» **Stated exercise a**: Duplicate word for word the part of the club-building passage that begins with the words containing "The other really" and ends with "a tournament week?".

>> Start Source text

The other really unusual jobs we do are to create training aids for Pete Cowen or some of the players. For instance, we might build a club that is 10 inches shorter than usual. A 48˚ wedge that is 23 inches long so they can swing it in their hotel room. In this instance, we’d fill the head with aluminium oxide, get as much lead tape as we can on there and put a big weight in the butt end of the club so it feels right to swing with. Hopefully, the glue we put in holds and the clubhead doesn’t go flying out of the window on the 15th floor of the Hilton!

 

What’s the busiest part of a tournament week?

Our busiest time of the week tends to be a Tuesday, as we try to meet all the requests that have come into us before the tournament. During that period it’s a bit like a chef’s kitchen in here – organised chaos! The orders get shouted down the room and if you aren’t concentrating, mistakes can happen. So to help, above the worktops we have a quick reference guide for each of our players. These just tell us some of the key measurements and preferences so that we can build clubs as accurately and quickly as possible. For instance, we have players who don’t have the same grip on each club, or they might have varying amounts of tape on different clubs. One that springs to mind is Kristoffer Broberg who has ribbed grips on his wedges but on his woods, hybrids and irons he has round grips that are reversed. The last thing you’d want to do under pressure would be to put a ribbed grip on upside down because that would
make the club non-conforming.

 

What are the differences between what the players use and what we can buy?

The differences would be very small, if any. Looking at Alex Noren’s irons, these would be exactly as what you were able to buy. The only difference in terms of irons would be that some guys’ clubs need the shafts slightly longer, and so I would order in some heads that are eight grams lighter. So when I put a shaft in that’s an inch longer than standard, the swing weight is still D3. Similarly with the wedges I order in heads that are slightly heavier because different players like different sole grinds. This means we can grind down the sole and still have the optimum weight. Finally, the shafts that we offer to players might be a little different. The shaft producers manufacture to tight tolerances, but they will often hand sort the ones we receive on tour to be sure that a 70-gram shaft is exactly spot on. That’s just a tolerance thing, trying to make them as tight as possible.

>> End Source text

» **Stated exercise b**: Count the lines of the records that contain the string "traffic". Give only the number.

>> Start Available records

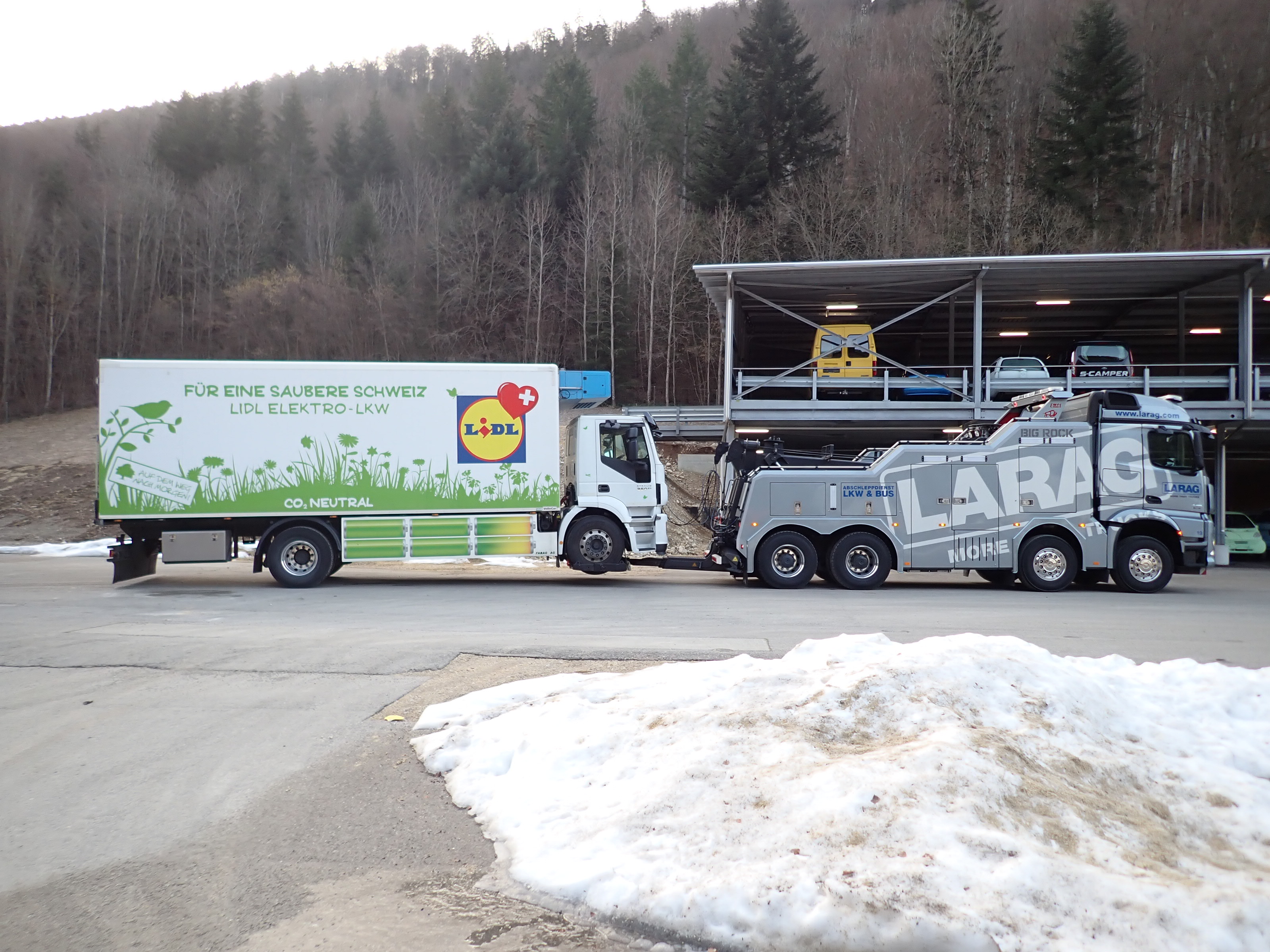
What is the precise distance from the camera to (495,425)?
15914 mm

>> End Available records
>> Start Available records

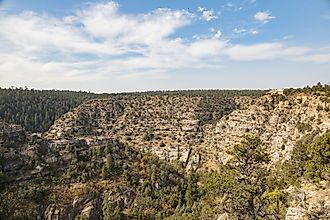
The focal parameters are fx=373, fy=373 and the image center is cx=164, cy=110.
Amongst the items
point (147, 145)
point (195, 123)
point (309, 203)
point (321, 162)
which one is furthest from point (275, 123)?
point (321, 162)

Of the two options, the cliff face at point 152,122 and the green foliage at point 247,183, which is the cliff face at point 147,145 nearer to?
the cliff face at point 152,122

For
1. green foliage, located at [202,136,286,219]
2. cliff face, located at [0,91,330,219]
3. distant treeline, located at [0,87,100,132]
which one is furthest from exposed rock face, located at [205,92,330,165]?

>> End Available records
>> Start Available records

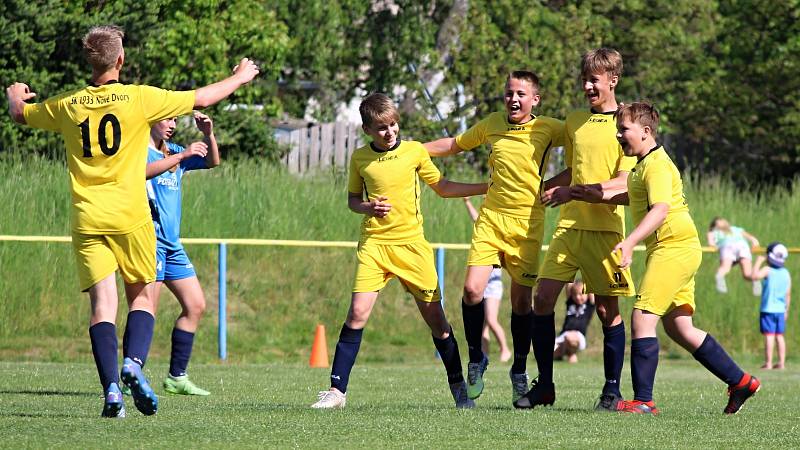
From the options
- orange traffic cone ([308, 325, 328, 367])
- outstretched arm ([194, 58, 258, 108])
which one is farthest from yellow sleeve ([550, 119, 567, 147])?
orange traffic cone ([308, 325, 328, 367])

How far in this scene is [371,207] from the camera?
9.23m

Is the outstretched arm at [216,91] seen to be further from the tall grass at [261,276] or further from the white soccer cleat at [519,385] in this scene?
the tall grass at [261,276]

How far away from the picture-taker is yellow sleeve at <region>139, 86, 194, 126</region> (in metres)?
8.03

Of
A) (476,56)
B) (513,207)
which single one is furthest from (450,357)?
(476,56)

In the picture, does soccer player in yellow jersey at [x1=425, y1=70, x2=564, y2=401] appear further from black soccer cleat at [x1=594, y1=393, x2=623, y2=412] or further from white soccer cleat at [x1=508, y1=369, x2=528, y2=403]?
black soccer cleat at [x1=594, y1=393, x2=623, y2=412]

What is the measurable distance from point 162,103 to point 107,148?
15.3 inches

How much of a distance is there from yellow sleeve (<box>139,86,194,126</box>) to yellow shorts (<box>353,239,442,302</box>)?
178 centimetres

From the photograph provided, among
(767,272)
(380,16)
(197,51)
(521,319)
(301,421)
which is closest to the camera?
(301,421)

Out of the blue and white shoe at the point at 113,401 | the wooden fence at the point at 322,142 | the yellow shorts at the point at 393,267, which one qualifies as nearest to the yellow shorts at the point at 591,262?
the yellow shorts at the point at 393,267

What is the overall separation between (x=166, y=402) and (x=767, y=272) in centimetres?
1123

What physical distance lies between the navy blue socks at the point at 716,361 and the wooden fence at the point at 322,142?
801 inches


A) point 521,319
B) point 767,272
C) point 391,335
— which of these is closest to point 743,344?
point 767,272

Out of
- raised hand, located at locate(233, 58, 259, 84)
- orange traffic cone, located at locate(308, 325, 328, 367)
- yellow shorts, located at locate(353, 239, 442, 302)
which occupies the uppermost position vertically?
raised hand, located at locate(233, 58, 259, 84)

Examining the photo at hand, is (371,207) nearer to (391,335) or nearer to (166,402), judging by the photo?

>> End Available records

» **Full answer a**:
The other really unusual jobs we do are to create training aids for Pete Cowen or some of the players. For instance, we might build a club that is 10 inches shorter than usual. A 48˚ wedge that is 23 inches long so they can swing it in their hotel room. In this instance, we’d fill the head with aluminium oxide, get as much lead tape as we can on there and put a big weight in the butt end of the club so it feels right to swing with. Hopefully, the glue we put in holds and the clubhead doesn’t go flying out of the window on the 15th floor of the Hilton!

 

What’s the busiest part of a tournament week?

» **Full answer b**: 3